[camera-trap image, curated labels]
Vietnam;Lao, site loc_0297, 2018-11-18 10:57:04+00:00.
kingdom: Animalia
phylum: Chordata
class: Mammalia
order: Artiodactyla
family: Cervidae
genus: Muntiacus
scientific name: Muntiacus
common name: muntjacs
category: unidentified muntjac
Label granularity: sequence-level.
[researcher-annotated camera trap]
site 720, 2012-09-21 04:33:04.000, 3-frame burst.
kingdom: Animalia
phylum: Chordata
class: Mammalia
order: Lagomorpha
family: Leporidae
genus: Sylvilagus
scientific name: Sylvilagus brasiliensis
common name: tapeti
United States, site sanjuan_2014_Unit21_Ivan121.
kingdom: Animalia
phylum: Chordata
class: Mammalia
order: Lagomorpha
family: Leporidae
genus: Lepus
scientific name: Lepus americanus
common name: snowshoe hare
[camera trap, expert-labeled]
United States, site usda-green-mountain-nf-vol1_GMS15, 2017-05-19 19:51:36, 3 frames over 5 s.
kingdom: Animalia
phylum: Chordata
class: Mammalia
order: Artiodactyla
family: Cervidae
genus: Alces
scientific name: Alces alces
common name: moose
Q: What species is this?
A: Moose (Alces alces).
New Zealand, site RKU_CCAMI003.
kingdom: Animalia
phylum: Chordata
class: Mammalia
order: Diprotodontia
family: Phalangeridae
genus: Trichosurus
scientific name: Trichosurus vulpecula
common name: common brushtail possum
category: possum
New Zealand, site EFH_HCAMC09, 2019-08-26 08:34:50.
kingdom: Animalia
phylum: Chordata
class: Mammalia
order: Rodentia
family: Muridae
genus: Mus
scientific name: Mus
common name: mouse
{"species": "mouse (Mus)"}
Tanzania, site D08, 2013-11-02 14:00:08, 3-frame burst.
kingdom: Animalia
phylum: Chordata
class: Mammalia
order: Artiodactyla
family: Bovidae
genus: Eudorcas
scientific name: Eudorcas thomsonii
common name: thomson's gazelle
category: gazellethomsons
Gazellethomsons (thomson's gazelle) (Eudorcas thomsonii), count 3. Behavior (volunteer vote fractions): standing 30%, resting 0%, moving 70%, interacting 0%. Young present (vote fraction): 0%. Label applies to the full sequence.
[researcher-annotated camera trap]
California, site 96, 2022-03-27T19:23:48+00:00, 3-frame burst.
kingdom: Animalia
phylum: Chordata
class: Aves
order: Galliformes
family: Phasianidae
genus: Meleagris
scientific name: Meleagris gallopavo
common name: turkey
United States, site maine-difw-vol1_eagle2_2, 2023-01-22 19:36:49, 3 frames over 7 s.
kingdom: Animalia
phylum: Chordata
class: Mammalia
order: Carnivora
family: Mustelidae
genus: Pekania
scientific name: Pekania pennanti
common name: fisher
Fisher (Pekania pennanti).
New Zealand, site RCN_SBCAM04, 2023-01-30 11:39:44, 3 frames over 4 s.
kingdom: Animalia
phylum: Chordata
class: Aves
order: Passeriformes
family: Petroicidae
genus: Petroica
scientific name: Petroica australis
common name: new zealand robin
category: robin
***
--- DIRECTIONS ---
The stretch of entries above that starts with the line containing "order: Diprotodontia" and goes on through the line containing "family: Mustelidae" is to be transcribed exactly, and no other line is to be transcribed.

--- RESULT ---
order: Diprotodontia
family: Phalangeridae
genus: Trichosurus
scientific name: Trichosurus vulpecula
common name: common brushtail possum
category: possum
New Zealand, site EFH_HCAMC09, 2019-08-26 08:34:50.
kingdom: Animalia
phylum: Chordata
class: Mammalia
order: Rodentia
family: Muridae
genus: Mus
scientific name: Mus
common name: mouse
{"species": "mouse (Mus)"}
Tanzania, site D08, 2013-11-02 14:00:08, 3-frame burst.
kingdom: Animalia
phylum: Chordata
class: Mammalia
order: Artiodactyla
family: Bovidae
genus: Eudorcas
scientific name: Eudorcas thomsonii
common name: thomson's gazelle
category: gazellethomsons
Gazellethomsons (thomson's gazelle) (Eudorcas thomsonii), count 3. Behavior (volunteer vote fractions): standing 30%, resting 0%, moving 70%, interacting 0%. Young present (vote fraction): 0%. Label applies to the full sequence.
[researcher-annotated camera trap]
California, site 96, 2022-03-27T19:23:48+00:00, 3-frame burst.
kingdom: Animalia
phylum: Chordata
class: Aves
order: Galliformes
family: Phasianidae
genus: Meleagris
scientific name: Meleagris gallopavo
common name: turkey
United States, site maine-difw-vol1_eagle2_2, 2023-01-22 19:36:49, 3 frames over 7 s.
kingdom: Animalia
phylum: Chordata
class: Mammalia
order: Carnivora
family: Mustelidae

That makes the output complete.